Elle a porté plainte à la police quand les allégations d’inconduites sexuelles et d’agressions sexuelles contre Gilbert Rozon ont commencé à déferler dans les médias en 2017. Des 14 plaintes faites à la police contre Gilbert Rozon durant cette période, la Couronne n’a retenu que la sienne.
Elle était au travail et lisait les articles en ligne. Rentrée à la maison, elle dit avoir vu sa fille sur le divan. Âgée de 18 ans, elle avait à peu le même âge qu’elle lors de la soirée au Copacabana. Et elle a pris sa décision de dénoncer.
«Je veux que ma fille vive dans un monde où ça n’arrive pas.»
Le contre-interrogatoire
Le contre-interrogatoire de la plaignante, mené par Me Isabel Schurman, a laissé entrevoir certaines choses que la défense pourrait tenter de démontrer.
L’avocate a notamment demandé à la plaignante si ce n’était pas plutôt elle qui est montée le lendemain matin dans la mezzanine de la maison, pour aller rejoindre Gilbert Rozon dans son lit.
Le corps de la femme a été secoué, comme par une décharge électrique.
«Non. Impossible. Non. Ce n’est pas arrivé», a-t-elle répondu, catégorique.

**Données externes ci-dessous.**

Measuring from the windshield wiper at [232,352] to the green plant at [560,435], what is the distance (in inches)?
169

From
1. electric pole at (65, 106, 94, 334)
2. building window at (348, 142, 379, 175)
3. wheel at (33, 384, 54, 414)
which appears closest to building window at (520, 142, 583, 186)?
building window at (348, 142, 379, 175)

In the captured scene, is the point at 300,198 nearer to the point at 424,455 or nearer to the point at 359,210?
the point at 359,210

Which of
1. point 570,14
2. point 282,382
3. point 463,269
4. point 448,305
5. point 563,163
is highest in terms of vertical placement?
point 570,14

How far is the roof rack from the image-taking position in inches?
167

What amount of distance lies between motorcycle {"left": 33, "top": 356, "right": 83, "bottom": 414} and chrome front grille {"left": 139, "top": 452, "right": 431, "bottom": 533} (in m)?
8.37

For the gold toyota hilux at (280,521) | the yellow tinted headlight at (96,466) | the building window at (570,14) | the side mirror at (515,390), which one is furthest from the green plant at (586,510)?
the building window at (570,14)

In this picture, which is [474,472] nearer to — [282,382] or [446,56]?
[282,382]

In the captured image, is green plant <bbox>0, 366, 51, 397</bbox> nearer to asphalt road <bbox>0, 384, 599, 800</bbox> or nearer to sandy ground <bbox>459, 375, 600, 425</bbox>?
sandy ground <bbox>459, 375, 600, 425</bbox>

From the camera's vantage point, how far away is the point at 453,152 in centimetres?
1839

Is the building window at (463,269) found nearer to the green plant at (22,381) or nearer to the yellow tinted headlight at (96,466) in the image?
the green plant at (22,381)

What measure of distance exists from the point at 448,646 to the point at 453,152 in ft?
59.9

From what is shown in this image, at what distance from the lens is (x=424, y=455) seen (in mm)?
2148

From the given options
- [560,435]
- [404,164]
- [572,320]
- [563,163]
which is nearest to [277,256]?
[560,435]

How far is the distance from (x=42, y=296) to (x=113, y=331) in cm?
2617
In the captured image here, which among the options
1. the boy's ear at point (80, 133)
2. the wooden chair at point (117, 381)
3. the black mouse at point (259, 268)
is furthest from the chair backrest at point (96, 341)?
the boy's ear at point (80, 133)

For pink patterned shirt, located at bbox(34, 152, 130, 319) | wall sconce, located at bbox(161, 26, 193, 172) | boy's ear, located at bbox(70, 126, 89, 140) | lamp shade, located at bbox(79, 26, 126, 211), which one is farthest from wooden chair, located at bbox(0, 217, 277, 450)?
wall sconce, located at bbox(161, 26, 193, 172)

Me Schurman a aussi posé des questions sur son choix de rester là pour la nuit, plutôt que de prendre un taxi, dormir à l’hôtel ou appeler son père pour rentrer chez elle. Elle tente aussi de dégager des contradictions entre son témoignage à la Cour mardi et des déclarations antérieures faites aux policiers, ainsi que les mots utilisés: la plaignante a avoué ne pouvoir se rappeler ses paroles de l’époque avec précision.
«J’ai passé 40 ans à enterrer ça dans un tiroir» pour ne pas y penser, a-t-elle dit. Les mots ne sont peut-être pas ceux prononcés à l’époque, mais ils reflètent ses intentions et ce qu’elle a exprimé à ce moment-là, a-t-elle ajouté.
Son contre-interrogatoire va se poursuivre mercredi matin.